Elastic search on kubernetes

Getting Elastic Search running on Kubernetes posted on 11th Jan 2020


Elastic Search is pretty awesome, but with that awesomeness comes a lot of complication both in setup and use. One of the decisions you'll need to make is where to run it. There are plenty of options from a fully hosted one, to running it on your server, but for me the best option was to run it on my Kubernetes Cluster which is where the API that is going to use it, and the redis cache in front of it is also running. 
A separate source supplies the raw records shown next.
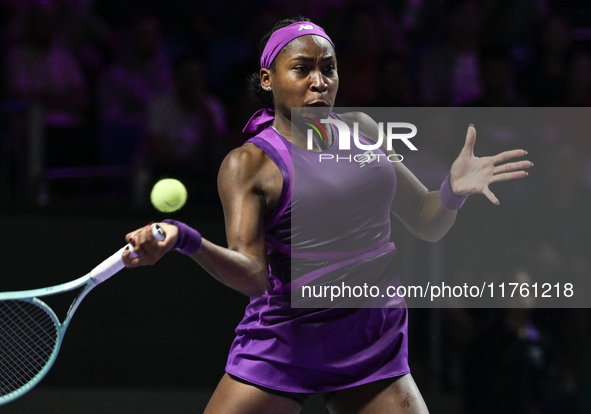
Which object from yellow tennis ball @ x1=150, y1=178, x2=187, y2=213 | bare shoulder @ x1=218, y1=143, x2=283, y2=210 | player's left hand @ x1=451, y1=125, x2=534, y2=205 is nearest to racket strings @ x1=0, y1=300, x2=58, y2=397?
yellow tennis ball @ x1=150, y1=178, x2=187, y2=213

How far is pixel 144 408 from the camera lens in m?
3.25

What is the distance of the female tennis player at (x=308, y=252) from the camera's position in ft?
6.11

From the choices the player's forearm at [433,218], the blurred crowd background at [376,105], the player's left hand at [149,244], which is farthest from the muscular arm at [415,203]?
the blurred crowd background at [376,105]

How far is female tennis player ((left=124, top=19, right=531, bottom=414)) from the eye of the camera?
1.86 m

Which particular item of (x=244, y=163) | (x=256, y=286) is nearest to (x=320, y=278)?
(x=256, y=286)

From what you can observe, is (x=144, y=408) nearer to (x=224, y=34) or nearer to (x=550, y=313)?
(x=550, y=313)

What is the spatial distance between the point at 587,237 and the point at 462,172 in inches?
62.9

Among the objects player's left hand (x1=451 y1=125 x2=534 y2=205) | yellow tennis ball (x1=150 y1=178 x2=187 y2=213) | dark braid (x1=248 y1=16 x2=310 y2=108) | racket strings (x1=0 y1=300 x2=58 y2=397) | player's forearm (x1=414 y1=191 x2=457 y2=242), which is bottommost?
racket strings (x1=0 y1=300 x2=58 y2=397)

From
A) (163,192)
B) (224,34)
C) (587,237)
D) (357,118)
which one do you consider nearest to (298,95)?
(357,118)

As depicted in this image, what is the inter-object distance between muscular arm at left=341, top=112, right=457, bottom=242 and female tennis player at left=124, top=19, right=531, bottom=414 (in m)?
0.08

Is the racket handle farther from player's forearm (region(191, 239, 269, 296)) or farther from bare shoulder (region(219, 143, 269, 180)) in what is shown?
bare shoulder (region(219, 143, 269, 180))

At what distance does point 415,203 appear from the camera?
210cm

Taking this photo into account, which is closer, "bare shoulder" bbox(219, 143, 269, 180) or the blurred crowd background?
"bare shoulder" bbox(219, 143, 269, 180)

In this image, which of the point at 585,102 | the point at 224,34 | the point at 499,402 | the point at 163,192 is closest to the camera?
the point at 163,192
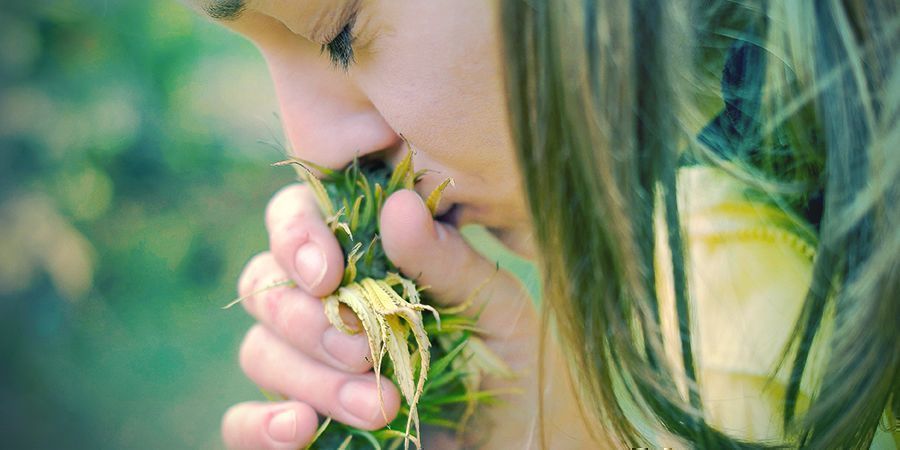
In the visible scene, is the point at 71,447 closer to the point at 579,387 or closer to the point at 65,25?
the point at 65,25

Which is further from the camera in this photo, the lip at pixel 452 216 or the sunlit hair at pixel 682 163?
the lip at pixel 452 216

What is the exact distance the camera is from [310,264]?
0.81m

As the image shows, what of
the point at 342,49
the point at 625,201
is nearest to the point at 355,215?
the point at 342,49

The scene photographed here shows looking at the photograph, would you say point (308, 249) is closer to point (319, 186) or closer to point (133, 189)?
point (319, 186)

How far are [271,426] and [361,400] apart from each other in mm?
102

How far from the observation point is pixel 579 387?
729 mm

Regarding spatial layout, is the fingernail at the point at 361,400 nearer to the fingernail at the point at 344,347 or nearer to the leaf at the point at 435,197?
the fingernail at the point at 344,347

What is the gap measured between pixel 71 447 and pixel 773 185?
230 cm

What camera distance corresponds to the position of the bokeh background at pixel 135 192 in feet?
7.21

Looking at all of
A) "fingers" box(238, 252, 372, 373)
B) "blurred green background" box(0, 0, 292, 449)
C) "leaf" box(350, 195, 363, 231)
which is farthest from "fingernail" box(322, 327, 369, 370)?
"blurred green background" box(0, 0, 292, 449)

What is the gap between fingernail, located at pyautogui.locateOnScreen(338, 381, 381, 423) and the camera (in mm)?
812

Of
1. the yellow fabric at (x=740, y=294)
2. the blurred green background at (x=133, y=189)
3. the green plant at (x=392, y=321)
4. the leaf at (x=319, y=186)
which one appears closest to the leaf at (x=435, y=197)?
the green plant at (x=392, y=321)

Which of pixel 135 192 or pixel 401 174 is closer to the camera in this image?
pixel 401 174

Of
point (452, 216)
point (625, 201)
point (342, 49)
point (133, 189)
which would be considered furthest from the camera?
point (133, 189)
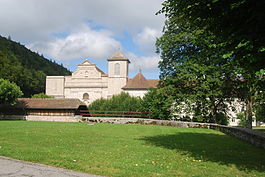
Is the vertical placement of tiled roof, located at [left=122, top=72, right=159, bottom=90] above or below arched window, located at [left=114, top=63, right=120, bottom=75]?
below

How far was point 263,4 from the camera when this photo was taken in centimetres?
626

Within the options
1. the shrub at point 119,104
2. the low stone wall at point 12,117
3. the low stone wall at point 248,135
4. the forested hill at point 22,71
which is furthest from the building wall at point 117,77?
the low stone wall at point 248,135

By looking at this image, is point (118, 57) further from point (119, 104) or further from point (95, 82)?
point (119, 104)

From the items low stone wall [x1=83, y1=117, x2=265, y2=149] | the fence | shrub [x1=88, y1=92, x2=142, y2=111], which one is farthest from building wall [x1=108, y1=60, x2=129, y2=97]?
low stone wall [x1=83, y1=117, x2=265, y2=149]

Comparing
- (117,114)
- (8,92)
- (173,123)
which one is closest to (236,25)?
(173,123)

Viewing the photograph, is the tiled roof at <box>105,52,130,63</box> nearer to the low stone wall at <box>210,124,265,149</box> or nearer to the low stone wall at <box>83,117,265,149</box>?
the low stone wall at <box>83,117,265,149</box>

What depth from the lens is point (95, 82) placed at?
57.4 metres

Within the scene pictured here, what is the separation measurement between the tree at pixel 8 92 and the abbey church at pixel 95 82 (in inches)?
974

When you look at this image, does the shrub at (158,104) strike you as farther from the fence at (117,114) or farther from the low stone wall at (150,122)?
the low stone wall at (150,122)

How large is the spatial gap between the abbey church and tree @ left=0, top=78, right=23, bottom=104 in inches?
974

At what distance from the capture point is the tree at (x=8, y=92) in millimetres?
31314

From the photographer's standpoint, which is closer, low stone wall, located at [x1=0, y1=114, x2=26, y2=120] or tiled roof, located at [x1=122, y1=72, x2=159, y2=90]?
low stone wall, located at [x1=0, y1=114, x2=26, y2=120]

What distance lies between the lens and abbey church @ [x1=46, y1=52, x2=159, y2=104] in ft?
180

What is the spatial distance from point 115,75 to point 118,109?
22.6 meters
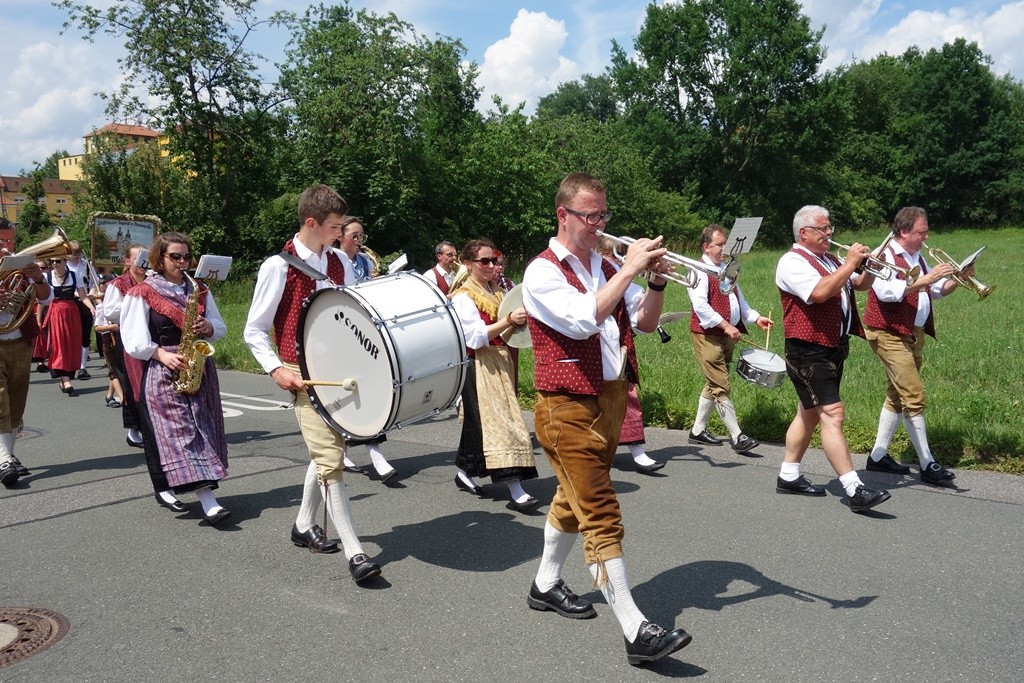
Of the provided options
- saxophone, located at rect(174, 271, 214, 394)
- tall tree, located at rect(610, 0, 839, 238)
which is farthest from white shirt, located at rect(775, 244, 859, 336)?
tall tree, located at rect(610, 0, 839, 238)

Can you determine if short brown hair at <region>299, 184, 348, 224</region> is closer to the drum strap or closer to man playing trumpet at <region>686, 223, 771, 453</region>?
the drum strap

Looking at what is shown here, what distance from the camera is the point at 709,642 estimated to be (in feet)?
12.9

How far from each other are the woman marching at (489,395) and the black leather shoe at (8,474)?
3.63m

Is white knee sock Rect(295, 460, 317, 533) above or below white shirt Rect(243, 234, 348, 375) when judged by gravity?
below

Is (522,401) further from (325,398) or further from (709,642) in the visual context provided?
(709,642)

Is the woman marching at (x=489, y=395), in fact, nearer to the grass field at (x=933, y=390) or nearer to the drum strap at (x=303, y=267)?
the drum strap at (x=303, y=267)

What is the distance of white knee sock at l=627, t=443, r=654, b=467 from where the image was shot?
23.2ft

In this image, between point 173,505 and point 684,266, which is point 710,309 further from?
point 173,505

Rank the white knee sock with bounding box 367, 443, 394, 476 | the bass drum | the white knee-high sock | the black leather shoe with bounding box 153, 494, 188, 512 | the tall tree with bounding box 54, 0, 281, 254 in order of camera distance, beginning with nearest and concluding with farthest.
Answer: the bass drum
the white knee-high sock
the black leather shoe with bounding box 153, 494, 188, 512
the white knee sock with bounding box 367, 443, 394, 476
the tall tree with bounding box 54, 0, 281, 254

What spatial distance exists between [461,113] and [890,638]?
3539 centimetres

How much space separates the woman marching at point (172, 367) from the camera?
5867mm

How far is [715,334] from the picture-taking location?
314 inches

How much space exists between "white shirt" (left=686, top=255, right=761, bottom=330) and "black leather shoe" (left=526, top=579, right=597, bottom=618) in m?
3.91

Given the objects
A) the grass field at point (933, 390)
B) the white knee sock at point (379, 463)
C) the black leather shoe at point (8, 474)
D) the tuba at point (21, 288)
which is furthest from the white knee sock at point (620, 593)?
the tuba at point (21, 288)
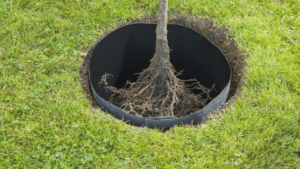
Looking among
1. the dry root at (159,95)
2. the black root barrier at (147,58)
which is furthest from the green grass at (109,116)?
the dry root at (159,95)

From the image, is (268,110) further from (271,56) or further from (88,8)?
(88,8)

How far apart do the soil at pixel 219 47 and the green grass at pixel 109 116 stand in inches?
2.4

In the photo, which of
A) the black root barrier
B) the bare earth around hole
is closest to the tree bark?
the bare earth around hole

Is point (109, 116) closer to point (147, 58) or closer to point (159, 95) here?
point (159, 95)

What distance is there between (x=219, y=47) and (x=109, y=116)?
1.37 meters

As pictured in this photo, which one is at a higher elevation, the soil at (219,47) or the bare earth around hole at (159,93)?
the soil at (219,47)

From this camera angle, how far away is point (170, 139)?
6.24ft

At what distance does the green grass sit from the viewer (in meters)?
1.81

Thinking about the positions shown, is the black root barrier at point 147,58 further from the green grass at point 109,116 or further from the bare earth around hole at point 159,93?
the green grass at point 109,116

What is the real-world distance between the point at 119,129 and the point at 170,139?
0.40 m

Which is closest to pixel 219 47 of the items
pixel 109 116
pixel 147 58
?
pixel 147 58

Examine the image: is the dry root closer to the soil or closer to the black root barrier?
the black root barrier

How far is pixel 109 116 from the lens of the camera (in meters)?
2.00

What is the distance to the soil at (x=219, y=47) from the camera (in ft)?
7.31
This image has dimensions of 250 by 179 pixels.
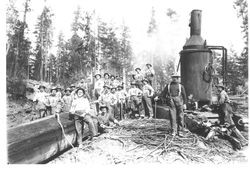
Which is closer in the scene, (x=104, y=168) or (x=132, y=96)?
(x=104, y=168)

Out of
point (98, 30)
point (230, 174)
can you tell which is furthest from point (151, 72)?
point (98, 30)

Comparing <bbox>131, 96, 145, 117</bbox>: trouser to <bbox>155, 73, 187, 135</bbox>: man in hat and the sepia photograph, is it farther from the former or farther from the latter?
<bbox>155, 73, 187, 135</bbox>: man in hat

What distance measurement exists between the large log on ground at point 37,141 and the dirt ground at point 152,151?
28 centimetres

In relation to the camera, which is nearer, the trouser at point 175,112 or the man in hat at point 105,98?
the trouser at point 175,112

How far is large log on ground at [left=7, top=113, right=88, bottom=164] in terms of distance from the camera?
3.98 meters

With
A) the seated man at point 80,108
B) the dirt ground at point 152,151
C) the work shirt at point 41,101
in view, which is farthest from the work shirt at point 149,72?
the seated man at point 80,108

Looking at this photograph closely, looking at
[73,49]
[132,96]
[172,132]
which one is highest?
[73,49]

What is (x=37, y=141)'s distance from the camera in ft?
14.3

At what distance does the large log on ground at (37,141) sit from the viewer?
3977 millimetres

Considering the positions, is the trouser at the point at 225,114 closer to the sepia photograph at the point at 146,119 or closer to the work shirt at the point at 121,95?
the sepia photograph at the point at 146,119

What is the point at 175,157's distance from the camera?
470cm

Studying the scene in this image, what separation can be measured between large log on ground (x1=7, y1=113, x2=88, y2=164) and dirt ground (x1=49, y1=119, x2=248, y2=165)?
0.28m

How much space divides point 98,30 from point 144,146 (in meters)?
11.1

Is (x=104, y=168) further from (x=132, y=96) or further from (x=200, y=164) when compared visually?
(x=132, y=96)
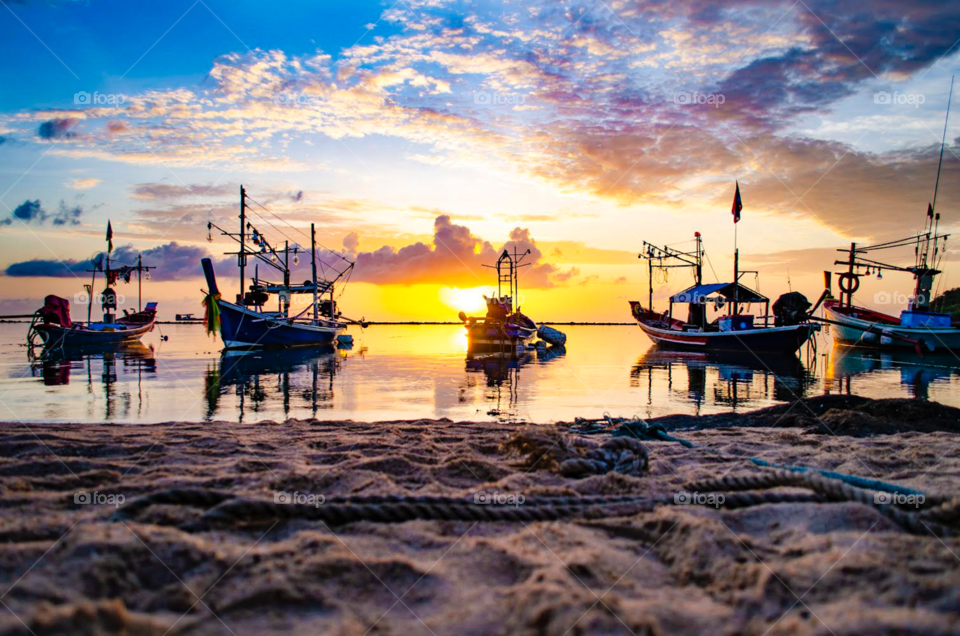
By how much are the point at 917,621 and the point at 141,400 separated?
1445cm

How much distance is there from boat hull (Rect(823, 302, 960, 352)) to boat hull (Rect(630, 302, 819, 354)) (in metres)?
2.58

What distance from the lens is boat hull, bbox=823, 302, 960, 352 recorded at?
37281 mm

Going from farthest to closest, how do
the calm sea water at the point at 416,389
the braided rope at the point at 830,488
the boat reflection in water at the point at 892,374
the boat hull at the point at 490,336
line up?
the boat hull at the point at 490,336 → the boat reflection in water at the point at 892,374 → the calm sea water at the point at 416,389 → the braided rope at the point at 830,488

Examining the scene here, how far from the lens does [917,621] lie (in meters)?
2.05

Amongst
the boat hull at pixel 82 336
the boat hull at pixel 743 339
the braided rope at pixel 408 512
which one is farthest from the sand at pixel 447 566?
the boat hull at pixel 82 336

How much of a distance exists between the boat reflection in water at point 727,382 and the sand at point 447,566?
8.96m

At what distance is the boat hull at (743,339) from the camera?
33.0m

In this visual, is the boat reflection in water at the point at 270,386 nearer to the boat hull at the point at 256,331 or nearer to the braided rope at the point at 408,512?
the braided rope at the point at 408,512

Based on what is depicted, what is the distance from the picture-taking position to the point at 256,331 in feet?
128

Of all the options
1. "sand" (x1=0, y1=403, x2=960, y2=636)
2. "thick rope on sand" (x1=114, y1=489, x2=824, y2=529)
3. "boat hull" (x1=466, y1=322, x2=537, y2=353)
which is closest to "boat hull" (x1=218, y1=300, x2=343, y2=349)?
"boat hull" (x1=466, y1=322, x2=537, y2=353)

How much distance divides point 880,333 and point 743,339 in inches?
390

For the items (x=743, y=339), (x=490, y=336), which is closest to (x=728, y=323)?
(x=743, y=339)

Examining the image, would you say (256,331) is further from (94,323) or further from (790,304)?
(790,304)

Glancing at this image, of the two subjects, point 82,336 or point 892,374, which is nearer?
point 892,374
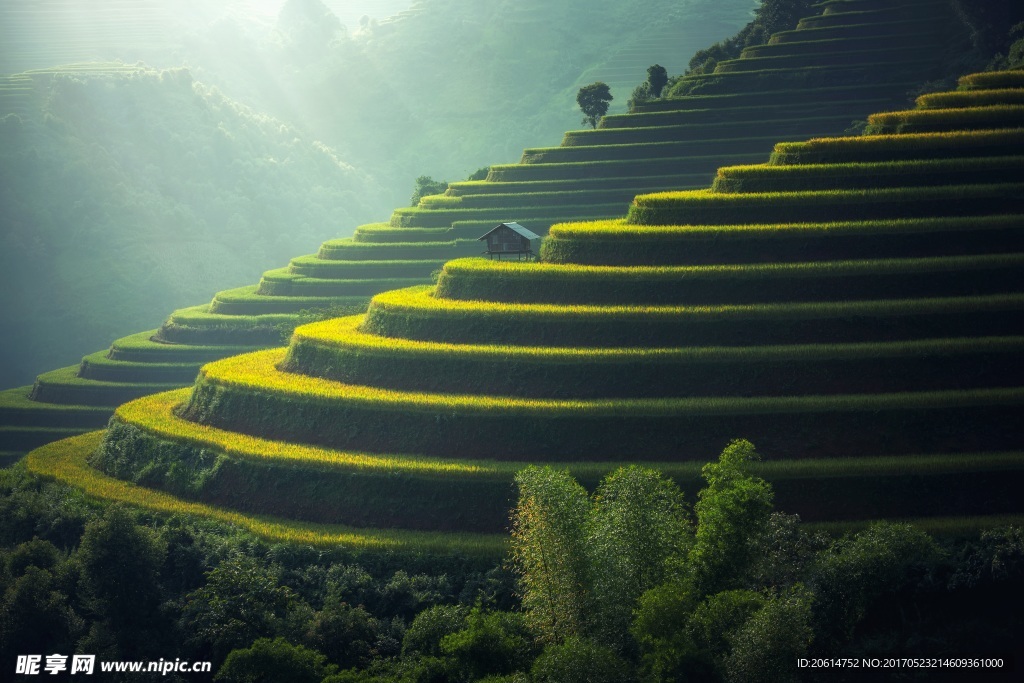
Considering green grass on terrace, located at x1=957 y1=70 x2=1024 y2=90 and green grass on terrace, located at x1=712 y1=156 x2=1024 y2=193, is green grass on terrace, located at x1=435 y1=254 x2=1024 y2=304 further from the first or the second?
green grass on terrace, located at x1=957 y1=70 x2=1024 y2=90

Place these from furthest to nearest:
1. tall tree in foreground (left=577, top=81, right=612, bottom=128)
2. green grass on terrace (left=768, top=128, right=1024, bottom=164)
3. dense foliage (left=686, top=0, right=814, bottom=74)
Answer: dense foliage (left=686, top=0, right=814, bottom=74)
tall tree in foreground (left=577, top=81, right=612, bottom=128)
green grass on terrace (left=768, top=128, right=1024, bottom=164)

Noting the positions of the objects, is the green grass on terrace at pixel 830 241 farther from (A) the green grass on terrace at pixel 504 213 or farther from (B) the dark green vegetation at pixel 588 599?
(A) the green grass on terrace at pixel 504 213

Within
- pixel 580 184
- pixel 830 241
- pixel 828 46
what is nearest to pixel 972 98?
pixel 830 241

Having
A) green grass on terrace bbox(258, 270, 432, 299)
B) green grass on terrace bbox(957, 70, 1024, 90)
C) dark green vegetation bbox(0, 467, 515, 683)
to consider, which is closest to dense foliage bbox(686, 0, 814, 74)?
green grass on terrace bbox(258, 270, 432, 299)

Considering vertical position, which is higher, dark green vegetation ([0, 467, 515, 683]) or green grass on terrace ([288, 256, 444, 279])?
green grass on terrace ([288, 256, 444, 279])

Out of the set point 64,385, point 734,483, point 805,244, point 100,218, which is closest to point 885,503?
point 734,483

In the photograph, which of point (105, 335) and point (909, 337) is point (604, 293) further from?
point (105, 335)

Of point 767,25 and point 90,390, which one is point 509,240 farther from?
point 767,25

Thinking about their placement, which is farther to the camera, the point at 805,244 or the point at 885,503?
the point at 805,244
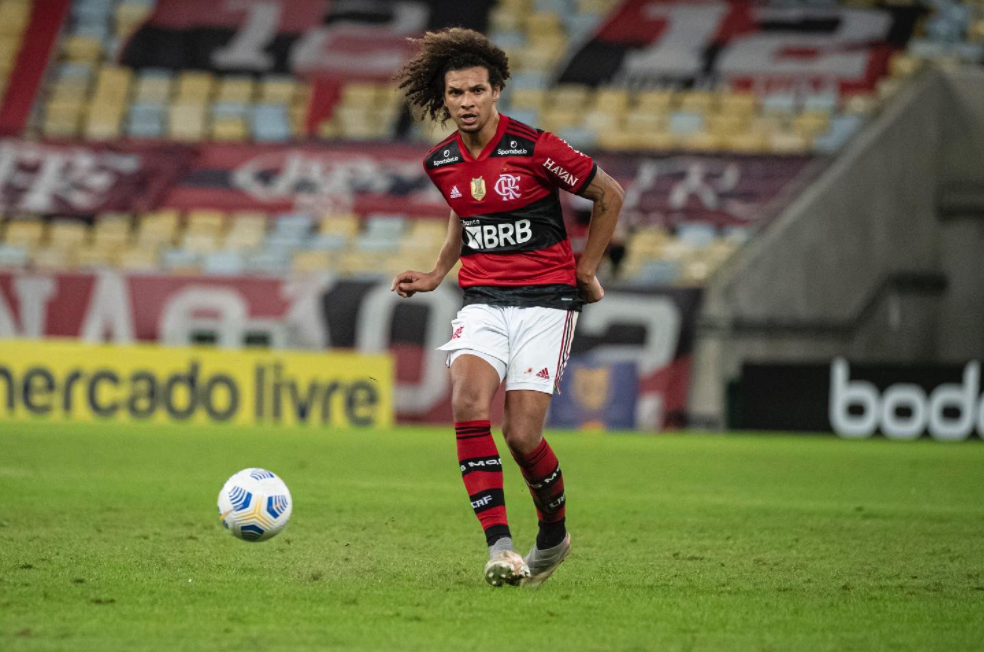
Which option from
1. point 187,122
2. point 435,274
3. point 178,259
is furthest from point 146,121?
point 435,274

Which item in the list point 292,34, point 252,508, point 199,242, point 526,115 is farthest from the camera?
point 292,34

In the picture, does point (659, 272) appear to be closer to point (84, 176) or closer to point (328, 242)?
point (328, 242)

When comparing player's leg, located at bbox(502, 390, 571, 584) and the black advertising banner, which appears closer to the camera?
player's leg, located at bbox(502, 390, 571, 584)

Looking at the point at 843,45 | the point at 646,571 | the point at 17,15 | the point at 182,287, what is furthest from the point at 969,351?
the point at 17,15

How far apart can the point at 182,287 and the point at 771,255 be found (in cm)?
804

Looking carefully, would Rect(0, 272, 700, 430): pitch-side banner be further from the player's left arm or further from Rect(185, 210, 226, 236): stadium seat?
the player's left arm

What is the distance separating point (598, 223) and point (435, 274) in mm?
768

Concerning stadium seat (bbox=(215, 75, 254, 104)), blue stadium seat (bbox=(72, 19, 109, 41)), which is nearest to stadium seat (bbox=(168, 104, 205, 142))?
stadium seat (bbox=(215, 75, 254, 104))

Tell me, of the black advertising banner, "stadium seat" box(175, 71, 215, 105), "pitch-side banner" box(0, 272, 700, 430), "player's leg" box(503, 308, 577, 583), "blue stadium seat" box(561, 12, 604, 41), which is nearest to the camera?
"player's leg" box(503, 308, 577, 583)

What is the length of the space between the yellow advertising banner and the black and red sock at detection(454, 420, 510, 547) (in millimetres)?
11820

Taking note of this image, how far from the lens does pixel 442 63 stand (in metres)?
6.12

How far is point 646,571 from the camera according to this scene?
6.37 meters

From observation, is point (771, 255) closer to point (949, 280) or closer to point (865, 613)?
point (949, 280)

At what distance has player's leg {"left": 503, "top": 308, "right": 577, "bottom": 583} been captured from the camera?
19.5 ft
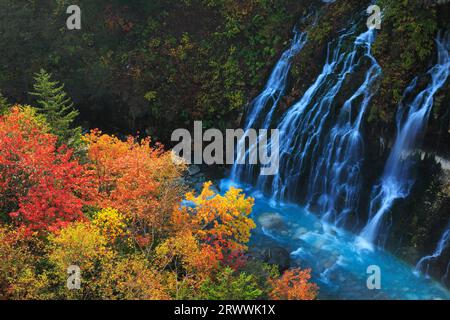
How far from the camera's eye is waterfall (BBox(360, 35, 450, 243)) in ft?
74.2

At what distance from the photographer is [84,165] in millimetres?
22266

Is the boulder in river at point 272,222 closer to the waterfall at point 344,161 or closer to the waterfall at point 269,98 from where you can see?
the waterfall at point 344,161

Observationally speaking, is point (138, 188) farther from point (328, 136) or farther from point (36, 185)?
point (328, 136)

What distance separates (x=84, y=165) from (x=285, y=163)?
11.7 m

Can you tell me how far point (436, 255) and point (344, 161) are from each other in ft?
21.6

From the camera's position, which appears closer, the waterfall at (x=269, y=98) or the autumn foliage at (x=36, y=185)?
the autumn foliage at (x=36, y=185)

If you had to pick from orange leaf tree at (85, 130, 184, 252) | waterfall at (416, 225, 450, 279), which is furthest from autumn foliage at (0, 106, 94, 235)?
waterfall at (416, 225, 450, 279)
Luckily, the Elastic Search guys have put together a Kubernetes Operator, which simplifies what would otherwise be a super complex setup, especially if you are just starting with Elastic (or indeed with Kubernetes).

Kubernetes operator

If you are hosting stateless containers on Kubernetes, getting things going is pretty simple. Typically a GraphQL or REST Api is stateless, which makes GKE a great hosting solution for those kind of apps. However a database is not stateless (neither are redis nor elastic). GKE now has the concept of a statefulset which allows clusters to be created from groups of pods and thus enable the hosting of complex apps such as databases. The problem though is that maintaining related services associated with such deployments is complex, especially when there are changes to manage. If you are familiar with helm charts you'll know these can provide a templated way to simplify the set up of complex, integrated apps on kubernetes, but to deal with operational changes you need something else. This is where operators come in. They manage the operational lifecycle of complex Kubernetes deployments making sure that everything lines up, and making it easy for developers to get started with deploying them.

Setting up Elastic

The Elastic search site documents their operator, and it really is pretty straightforward to get going (although eventual tuning will be needed to get it just right for your use case), so this tutorial will stick fairly close to their quickstart configuration. 

Prequisites

I'll assume you have a Kubernetes cluster ready to go, but you may need to scale up a few nodes. I added 2 nodes to accommodate this implementation, so here's the VM pool

NAME                                 STATUS   ROLES    AGE    VERSION
gke-fid-default-pool-8c0eb8cf-0rkg   Ready    <none>   17h    v1.14.8-gke.12
gke-fid-default-pool-8c0eb8cf-261m   Ready    <none>   2d3h   v1.14.8-gke.12
gke-fid-default-pool-8c0eb8cf-2jdf   Ready    <none>   20h    v1.14.8-gke.12
gke-fid-default-pool-8c0eb8cf-6hpj   Ready    <none>   24h    v1.14.8-gke.12
gke-fid-default-pool-8c0eb8cf-8pzk   Ready    <none>   44h    v1.14.8-gke.12
gke-fid-default-pool-8c0eb8cf-p2x4   Ready    <none>   27h    v1.14.8-gke.12

Creating the operator

The operator itself runs on Kubernetes in its own namespace (elastic-system) . Here's the default configuration
kubectl apply -f https://download.elastic.co/downloads/eck/1.0.0-beta1/all-in-one.yaml

And you can monitor it running up if you like
kubectl -n elastic-system logs -f statefulset.apps/elastic-operator

Creating the cluster

Next, create the elasticsearch cluster. In this case, I'll use the default quickstart from elastic, but change from 1 to 3 nodes, add a decent amount of persistent storage, change the the storage class to fast (which I've previously assigned to ssd storage), add a loadbalancer (to expose the thing externally for testing), a custom domain and use a self signed certificate (which elastic helpfully provides as a kubernetes secret). 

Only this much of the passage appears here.